Estratto del testo:

Ora col touchpad la freccia si muove lentissima, non funziona il tap e neanche gli scroll...che prima andavano...

Qualcuno ha idea del perchè non consideri le mie configurazioni?

----------

## mack1

Ho aggiornato anche io oggi, solo che ho lasciato le impostazioni statiche  :Very Happy:  .

Prova a dare un'occhiata qui:

https://forums.gentoo.org/viewtopic-t-722498-highlight-xorg.html?sid=1b7242f4f3d430af4e9b1858c6b15c41

Ciao

----------

## canduc17

...mi sa che hai fatto bene, perchè io non riesco a farlo andare... :Sad: 

----------

## publiosulpicio

Scusate, ma sono l'unico che trova la guida del tutto incomprensibile? In pratica cosa bisogna fare dopo aver aggiornato?

----------

## canduc17

Quello che ho capito io è che, se vuoi, puoi configurare i tuoi device di input (mouse, tastiera, touchpad, tavoletta grafica...) con delle policy in hal, eliminandole dallo xorg.conf.

In questo modo la configurazione è più flessibile. In cosa consista questa flessibilità non ho capito manco io.

(Voci di dati raccolte)
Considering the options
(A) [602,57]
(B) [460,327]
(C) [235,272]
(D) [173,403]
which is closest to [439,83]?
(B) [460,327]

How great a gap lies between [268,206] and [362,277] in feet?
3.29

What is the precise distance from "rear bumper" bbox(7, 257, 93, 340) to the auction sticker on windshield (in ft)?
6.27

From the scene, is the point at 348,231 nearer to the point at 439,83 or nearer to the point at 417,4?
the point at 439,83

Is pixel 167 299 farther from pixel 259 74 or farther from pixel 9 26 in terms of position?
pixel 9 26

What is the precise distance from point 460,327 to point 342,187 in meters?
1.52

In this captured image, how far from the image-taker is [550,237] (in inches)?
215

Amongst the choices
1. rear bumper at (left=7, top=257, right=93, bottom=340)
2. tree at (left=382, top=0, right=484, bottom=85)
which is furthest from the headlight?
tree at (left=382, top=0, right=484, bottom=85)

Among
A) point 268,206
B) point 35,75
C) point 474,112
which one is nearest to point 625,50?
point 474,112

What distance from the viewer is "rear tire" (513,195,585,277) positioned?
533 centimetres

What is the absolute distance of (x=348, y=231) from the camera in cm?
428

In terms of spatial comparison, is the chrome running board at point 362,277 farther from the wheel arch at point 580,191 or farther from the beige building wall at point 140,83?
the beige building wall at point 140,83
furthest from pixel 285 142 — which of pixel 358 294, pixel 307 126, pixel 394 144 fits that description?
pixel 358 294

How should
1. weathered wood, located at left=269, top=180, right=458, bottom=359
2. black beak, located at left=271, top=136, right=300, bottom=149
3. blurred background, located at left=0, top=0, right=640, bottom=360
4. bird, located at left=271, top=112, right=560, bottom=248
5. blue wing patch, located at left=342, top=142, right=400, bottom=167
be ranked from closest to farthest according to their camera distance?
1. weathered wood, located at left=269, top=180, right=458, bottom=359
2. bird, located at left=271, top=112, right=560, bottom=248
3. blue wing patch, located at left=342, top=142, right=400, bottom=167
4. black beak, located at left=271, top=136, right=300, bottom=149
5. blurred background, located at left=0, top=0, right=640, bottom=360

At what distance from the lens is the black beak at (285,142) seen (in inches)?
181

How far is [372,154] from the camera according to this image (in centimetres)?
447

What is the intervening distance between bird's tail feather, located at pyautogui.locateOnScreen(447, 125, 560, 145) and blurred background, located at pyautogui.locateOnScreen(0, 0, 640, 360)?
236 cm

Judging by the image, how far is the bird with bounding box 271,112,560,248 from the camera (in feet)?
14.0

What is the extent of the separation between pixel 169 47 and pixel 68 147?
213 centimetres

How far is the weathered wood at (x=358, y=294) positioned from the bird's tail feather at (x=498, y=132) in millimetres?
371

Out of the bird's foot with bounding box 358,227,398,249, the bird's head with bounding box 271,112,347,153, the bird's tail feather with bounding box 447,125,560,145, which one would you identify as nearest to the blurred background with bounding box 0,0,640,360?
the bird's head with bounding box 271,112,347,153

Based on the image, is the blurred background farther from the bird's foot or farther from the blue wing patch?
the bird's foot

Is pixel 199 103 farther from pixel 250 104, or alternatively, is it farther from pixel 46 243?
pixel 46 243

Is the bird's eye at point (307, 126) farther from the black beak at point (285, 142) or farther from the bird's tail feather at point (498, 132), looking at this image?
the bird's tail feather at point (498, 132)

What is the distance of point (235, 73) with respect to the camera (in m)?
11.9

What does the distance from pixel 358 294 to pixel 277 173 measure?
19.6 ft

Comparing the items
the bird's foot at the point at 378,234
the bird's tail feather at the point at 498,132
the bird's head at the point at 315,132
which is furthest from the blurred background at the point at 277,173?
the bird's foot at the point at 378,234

...

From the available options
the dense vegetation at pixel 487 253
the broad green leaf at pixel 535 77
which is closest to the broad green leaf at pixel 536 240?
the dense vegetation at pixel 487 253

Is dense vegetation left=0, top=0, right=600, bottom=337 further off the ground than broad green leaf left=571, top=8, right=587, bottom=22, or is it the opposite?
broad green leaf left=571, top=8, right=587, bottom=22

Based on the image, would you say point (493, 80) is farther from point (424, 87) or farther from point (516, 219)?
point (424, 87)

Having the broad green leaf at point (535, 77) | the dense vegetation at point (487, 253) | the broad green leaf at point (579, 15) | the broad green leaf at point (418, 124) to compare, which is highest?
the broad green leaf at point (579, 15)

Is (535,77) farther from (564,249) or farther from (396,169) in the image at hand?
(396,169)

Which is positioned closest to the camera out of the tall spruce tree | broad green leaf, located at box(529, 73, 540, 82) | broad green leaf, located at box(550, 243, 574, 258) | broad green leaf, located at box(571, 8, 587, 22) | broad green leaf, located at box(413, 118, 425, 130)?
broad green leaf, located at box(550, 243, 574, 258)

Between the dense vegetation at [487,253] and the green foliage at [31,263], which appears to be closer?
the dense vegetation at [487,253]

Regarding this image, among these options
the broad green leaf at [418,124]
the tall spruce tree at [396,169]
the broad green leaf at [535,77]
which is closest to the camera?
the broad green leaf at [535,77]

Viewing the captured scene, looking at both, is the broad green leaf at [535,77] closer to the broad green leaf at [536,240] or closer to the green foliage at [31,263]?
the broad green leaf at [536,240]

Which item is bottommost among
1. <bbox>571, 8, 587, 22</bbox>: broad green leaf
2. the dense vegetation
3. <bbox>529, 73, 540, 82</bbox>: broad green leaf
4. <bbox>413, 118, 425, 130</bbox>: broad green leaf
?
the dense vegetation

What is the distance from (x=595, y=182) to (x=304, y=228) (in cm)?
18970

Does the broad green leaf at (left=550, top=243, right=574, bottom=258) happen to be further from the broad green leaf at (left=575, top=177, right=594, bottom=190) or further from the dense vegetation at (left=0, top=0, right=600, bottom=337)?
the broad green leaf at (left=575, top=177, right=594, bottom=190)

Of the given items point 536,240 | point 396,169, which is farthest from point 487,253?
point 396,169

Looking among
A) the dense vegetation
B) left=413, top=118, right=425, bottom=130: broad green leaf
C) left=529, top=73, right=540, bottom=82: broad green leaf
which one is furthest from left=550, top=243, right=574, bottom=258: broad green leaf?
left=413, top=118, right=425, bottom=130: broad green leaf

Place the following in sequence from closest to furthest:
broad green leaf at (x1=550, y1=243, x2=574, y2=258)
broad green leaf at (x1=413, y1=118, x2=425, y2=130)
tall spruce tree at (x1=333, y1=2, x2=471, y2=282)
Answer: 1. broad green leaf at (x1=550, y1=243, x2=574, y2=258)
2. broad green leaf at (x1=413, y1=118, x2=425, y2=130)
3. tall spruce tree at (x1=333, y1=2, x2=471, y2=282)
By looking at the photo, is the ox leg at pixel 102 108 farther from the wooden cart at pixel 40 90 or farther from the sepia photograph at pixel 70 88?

...

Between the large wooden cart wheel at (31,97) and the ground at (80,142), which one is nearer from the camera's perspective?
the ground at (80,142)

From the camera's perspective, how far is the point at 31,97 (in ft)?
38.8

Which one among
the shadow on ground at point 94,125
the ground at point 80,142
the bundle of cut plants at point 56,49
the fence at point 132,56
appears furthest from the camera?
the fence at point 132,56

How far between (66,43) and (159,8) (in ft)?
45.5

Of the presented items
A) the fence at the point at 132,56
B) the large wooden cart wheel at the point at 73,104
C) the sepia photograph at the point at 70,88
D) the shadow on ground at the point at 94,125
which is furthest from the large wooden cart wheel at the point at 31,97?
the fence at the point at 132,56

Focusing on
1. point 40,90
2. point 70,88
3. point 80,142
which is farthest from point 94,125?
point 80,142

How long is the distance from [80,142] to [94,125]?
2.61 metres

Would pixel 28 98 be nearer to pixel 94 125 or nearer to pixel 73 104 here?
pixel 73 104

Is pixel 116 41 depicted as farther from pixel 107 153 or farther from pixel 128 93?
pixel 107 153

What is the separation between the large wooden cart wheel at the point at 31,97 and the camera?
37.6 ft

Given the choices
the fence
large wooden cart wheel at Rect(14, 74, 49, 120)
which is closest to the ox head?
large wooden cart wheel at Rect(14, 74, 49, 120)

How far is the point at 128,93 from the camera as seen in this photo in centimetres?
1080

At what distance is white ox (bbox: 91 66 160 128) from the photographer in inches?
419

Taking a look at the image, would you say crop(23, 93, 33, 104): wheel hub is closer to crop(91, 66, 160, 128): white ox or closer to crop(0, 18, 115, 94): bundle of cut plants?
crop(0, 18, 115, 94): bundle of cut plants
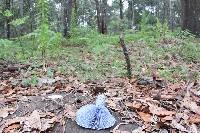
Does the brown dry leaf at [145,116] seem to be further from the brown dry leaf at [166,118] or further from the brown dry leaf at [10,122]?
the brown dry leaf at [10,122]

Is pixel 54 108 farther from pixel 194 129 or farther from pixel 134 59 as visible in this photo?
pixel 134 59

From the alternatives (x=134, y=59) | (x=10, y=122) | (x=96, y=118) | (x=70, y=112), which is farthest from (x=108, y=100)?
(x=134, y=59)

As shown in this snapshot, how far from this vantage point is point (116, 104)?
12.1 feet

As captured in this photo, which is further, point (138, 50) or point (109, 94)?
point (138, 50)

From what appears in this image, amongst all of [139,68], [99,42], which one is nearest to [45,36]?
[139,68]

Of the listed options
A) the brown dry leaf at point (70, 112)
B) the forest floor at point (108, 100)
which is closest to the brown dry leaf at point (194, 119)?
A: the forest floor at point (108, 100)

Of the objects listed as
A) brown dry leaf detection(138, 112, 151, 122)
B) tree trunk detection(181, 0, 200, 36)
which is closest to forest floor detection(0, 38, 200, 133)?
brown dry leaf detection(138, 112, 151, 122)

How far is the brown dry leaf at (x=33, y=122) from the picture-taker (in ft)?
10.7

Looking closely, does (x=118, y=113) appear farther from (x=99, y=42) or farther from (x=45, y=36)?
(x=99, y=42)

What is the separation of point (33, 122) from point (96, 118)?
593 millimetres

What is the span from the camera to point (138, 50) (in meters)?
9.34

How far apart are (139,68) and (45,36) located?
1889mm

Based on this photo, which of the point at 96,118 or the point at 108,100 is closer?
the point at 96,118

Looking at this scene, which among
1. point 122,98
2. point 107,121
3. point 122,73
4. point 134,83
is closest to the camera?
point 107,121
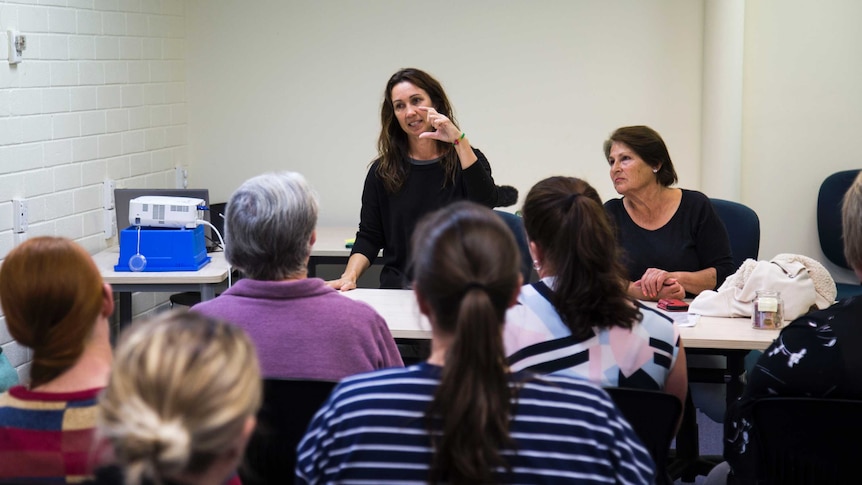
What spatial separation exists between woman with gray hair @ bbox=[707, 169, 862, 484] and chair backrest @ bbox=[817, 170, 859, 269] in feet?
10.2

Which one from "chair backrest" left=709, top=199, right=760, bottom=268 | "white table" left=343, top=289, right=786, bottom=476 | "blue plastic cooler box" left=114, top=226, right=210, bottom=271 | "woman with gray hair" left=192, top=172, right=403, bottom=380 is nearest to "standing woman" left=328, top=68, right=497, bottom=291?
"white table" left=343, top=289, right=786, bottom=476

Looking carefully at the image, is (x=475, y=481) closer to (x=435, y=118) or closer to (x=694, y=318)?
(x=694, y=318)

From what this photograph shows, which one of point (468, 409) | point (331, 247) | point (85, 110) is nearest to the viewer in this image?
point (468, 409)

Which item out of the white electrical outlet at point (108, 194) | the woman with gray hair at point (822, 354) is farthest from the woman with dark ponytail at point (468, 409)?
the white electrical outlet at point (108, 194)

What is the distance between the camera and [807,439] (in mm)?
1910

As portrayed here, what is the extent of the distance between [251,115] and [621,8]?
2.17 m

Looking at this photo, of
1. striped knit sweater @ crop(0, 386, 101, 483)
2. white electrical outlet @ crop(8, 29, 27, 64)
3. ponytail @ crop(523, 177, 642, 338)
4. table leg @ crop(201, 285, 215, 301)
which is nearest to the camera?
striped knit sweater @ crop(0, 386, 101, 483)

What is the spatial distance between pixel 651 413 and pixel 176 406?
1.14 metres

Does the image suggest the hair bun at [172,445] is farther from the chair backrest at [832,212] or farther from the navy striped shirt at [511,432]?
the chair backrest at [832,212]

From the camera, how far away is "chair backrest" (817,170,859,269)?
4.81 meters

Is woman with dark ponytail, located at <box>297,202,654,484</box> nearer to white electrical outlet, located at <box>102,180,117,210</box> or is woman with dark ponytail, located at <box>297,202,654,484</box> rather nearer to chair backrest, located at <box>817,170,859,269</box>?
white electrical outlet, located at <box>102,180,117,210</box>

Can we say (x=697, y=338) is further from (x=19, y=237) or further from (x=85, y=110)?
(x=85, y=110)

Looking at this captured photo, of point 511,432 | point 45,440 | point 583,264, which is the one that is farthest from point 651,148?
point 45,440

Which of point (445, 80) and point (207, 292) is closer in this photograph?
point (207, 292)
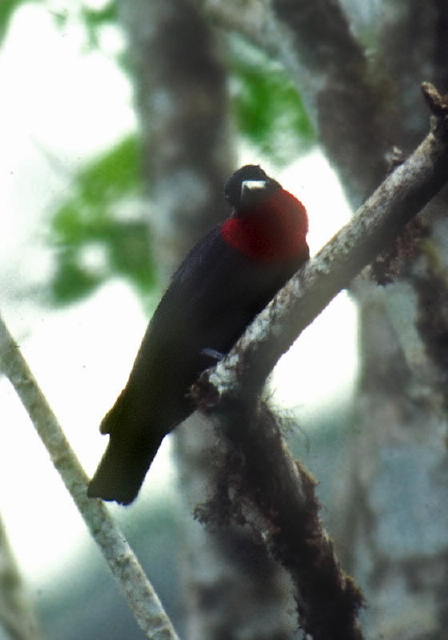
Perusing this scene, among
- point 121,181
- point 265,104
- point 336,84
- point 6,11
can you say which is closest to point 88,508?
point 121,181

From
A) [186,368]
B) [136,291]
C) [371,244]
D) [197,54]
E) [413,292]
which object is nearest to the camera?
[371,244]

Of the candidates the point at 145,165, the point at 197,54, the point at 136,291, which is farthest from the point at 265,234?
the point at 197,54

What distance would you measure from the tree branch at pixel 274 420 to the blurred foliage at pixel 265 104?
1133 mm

Completa quanto segue:
A) Nella discussione sulla configurazione di Xorg, con che cosa si possono configurare i dispositivi di input al posto dello xorg.conf, secondo quanto ha capito canduc17?
B) Scrivi il seguito della discussione sulla configurazione di Xorg dopo l'ultima frase riportata.
I dati non hanno alcun legame con la discussione sulla configurazione di Xorg.

Risposte finali:
A) Con delle policy in hal.

B)
Io so solo che con la tastiera ce l'ho fatta...il mio touchpad invece non va come prima...

----------

## Peach

la cosa allucinante di tutto ciò è che se ti capita di passare un fdi sbagliato, col fatto che hal non lo ricarca dinamicamente, se lo riavvii e riavvii x può capitarti di non poter far altro che riavviare la macchina,  :Twisted Evil: 

anyway

pure io sono nella tua situazione, ora sto facendo delle ricerche nel forum internazionale per vedere se salta fuori qualcosa

----------

## lucapost

Decisamente brutta situazione, qui urge una buona guida alla nuova configurazione. Anche se scopiazzando dai file fdi l'intuizione aiuta...

IMHO, upgrade abbastanza doloroso!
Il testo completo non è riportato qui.